READING TEXT>
################

See Note 15 to our consolidated financial statements for additional information about our transaction with
Tingyi in 2012.
Our Distribution Network
Our products are brought to market through direct-store-delivery (DSD), customer warehouse and distributor
networks. The distribution system used depends on customer needs, product characteristics and local trade
practices. These distribution systems are described under the heading “Our Distribution Network” contained
in “Item 7. Management’s Discussion and Analysis of Financial Condition and Results of Operations.”
Ingredients and Other Supplies
The principal ingredients we use in our food and beverage businesses are apple, orange and pineapple juice
and other juice concentrates, aspartame, corn, corn sweeteners, flavorings, flour, grapefruit and other fruits,
oats, oranges, potatoes, raw milk, rice, seasonings, sucralose, sugar, vegetable and essential oils, and wheat.
Our key packaging materials include plastic resins, including polyethylene terephthalate (PET) and
polypropylene resins used for plastic beverage bottles and film packaging used for snack foods, aluminum
used for cans, glass bottles, closures, cardboard and paperboard cartons. Fuel and natural gas are also important
commodities for us due to their use in our facilities and in the trucks delivering our products. We employ
specialists to secure adequate supplies of many of these items and have not experienced any significant
continuous shortages. Many of these ingredients, raw materials and commodities are purchased in the open
market. The prices we pay for such items are subject to fluctuation, and we manage this risk through the use
of fixed-price contracts and purchase orders, pricing agreements and derivatives. In addition, risk to our
supply of certain raw materials is mitigated through purchases from multiple geographies and suppliers.

################

WORK TO COMPLETE>
a) Which three distribution networks does the annual report excerpt name as the ways its products reach market?
b) How would you render this sentence from the annual report excerpt in Spanish: "The distribution system used depends on customer needs, product characteristics and local trade practices."
c) Can you pull out the passage of the annual report excerpt starting with "Ingredients and Other" and going on through "oils, and wheat."?

################

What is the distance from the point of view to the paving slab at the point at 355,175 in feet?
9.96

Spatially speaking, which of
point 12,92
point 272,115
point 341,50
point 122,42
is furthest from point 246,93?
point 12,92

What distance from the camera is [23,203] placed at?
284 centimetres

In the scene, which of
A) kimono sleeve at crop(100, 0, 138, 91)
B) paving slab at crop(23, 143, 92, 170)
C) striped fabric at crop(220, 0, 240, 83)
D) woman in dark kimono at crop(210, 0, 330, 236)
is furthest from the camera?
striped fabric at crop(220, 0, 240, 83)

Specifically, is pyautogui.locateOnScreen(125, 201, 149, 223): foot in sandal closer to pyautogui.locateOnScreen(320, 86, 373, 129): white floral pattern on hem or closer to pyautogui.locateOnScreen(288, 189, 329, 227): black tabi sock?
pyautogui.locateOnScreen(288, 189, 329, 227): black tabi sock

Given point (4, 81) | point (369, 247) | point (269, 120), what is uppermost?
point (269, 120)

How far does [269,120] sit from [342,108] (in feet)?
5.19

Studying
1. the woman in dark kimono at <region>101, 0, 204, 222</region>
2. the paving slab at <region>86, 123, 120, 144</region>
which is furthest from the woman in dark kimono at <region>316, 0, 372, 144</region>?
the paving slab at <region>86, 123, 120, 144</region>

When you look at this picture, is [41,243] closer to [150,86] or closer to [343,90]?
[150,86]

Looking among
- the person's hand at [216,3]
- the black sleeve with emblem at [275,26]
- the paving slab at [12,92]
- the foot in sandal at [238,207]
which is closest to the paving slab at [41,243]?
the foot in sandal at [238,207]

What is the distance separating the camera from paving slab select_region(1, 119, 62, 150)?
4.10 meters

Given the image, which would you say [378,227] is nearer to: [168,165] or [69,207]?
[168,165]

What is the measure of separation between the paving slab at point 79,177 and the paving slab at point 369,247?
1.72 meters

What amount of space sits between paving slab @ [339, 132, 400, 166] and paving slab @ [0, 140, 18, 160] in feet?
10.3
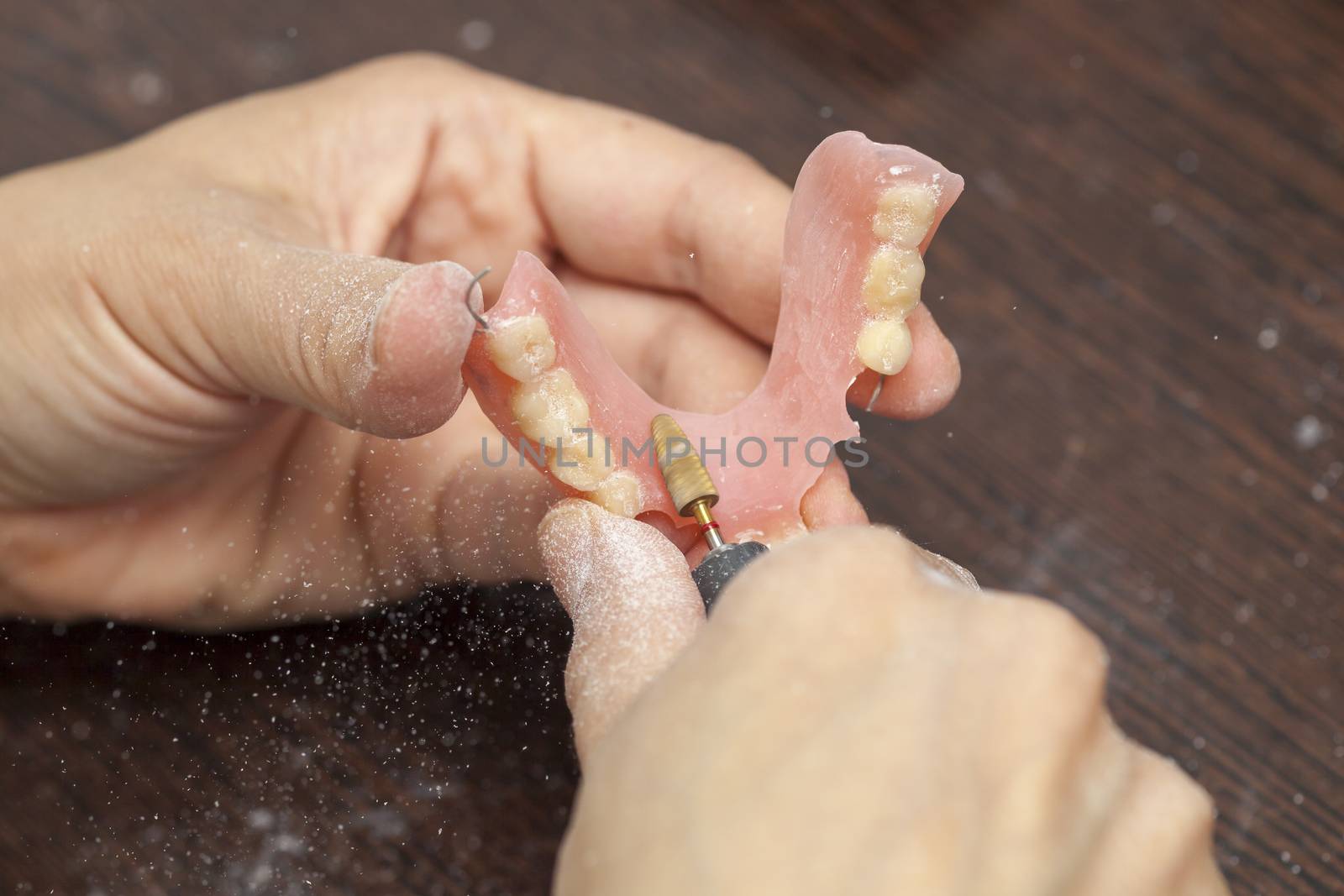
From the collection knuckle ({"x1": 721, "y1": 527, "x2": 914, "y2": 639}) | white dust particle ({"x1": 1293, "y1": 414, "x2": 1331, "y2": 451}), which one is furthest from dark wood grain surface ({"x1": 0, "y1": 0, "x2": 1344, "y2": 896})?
knuckle ({"x1": 721, "y1": 527, "x2": 914, "y2": 639})

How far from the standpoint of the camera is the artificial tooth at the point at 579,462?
35 cm

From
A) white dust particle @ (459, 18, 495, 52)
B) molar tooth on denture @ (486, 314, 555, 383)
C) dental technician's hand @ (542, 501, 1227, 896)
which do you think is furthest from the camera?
white dust particle @ (459, 18, 495, 52)

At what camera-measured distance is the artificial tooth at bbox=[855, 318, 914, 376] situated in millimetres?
378

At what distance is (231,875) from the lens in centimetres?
37

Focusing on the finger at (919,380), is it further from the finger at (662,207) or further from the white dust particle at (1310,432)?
the white dust particle at (1310,432)

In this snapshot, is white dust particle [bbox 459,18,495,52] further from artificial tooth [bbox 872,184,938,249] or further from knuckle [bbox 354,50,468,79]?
artificial tooth [bbox 872,184,938,249]

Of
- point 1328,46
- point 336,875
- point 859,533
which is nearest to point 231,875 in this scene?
point 336,875

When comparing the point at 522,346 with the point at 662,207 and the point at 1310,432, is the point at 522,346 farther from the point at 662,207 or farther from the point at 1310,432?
the point at 1310,432

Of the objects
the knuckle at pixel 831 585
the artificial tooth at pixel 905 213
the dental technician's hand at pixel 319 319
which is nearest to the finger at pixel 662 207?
the dental technician's hand at pixel 319 319

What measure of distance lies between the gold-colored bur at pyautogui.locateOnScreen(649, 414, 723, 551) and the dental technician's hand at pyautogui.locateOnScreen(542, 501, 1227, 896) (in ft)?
0.24

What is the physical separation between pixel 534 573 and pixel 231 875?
14 centimetres

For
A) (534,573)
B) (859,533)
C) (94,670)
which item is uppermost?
(859,533)

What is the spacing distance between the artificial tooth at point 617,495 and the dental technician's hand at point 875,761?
0.27ft

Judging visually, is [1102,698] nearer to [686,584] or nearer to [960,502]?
[686,584]
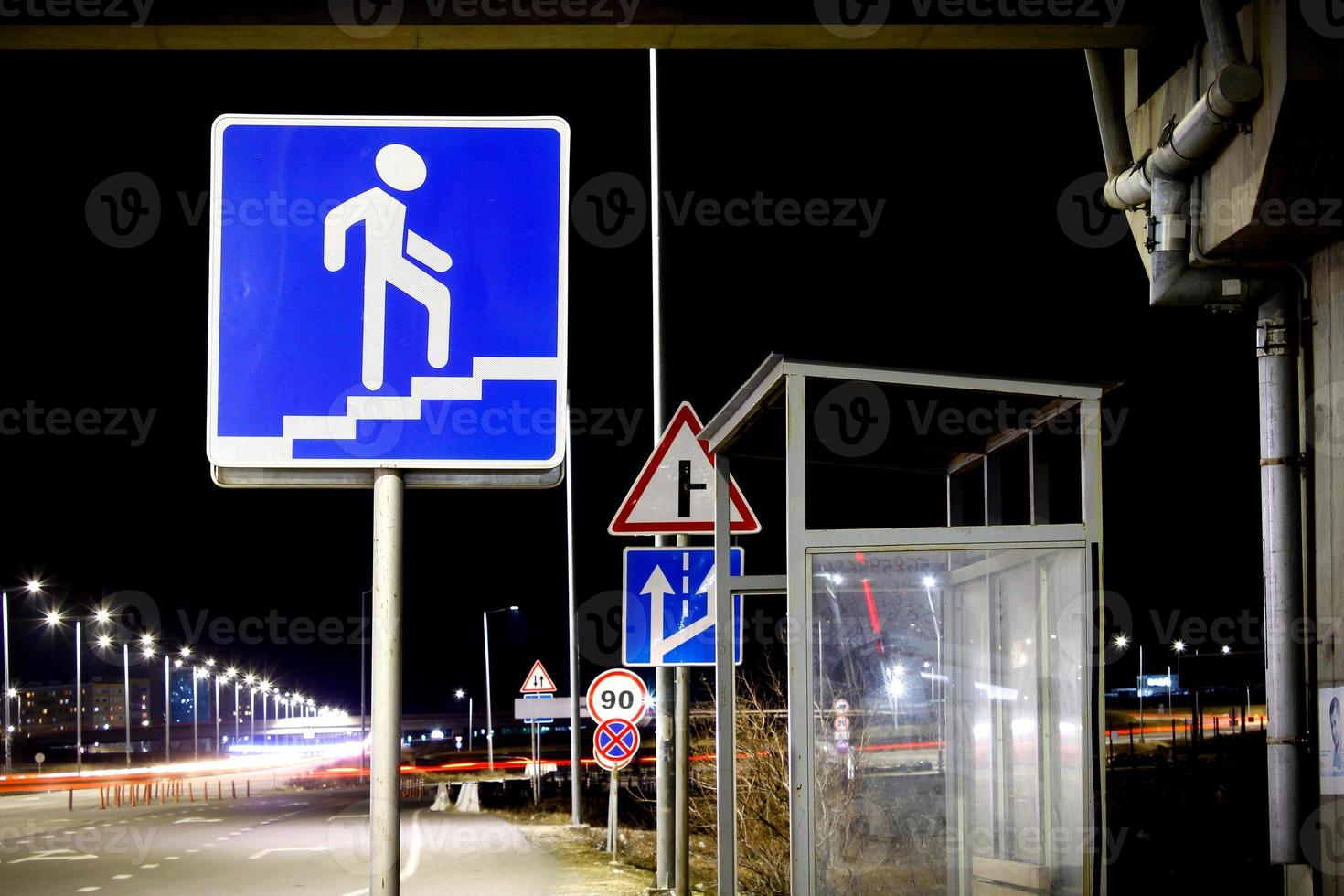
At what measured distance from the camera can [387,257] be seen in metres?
3.45

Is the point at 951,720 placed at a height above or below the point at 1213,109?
below

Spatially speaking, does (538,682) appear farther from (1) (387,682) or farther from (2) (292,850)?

################

OUTPUTS FOR THE TASKS>
a) Direct-store-delivery (DSD), customer warehouse, and distributor networks.

b) El sistema de distribución utilizado depende de las necesidades de los clientes, las características de los productos y las prácticas comerciales locales.

c)
Ingredients and Other Supplies
The principal ingredients we use in our food and beverage businesses are apple, orange and pineapple juice
and other juice concentrates, aspartame, corn, corn sweeteners, flavorings, flour, grapefruit and other fruits,
oats, oranges, potatoes, raw milk, rice, seasonings, sucralose, sugar, vegetable and essential oils, and wheat.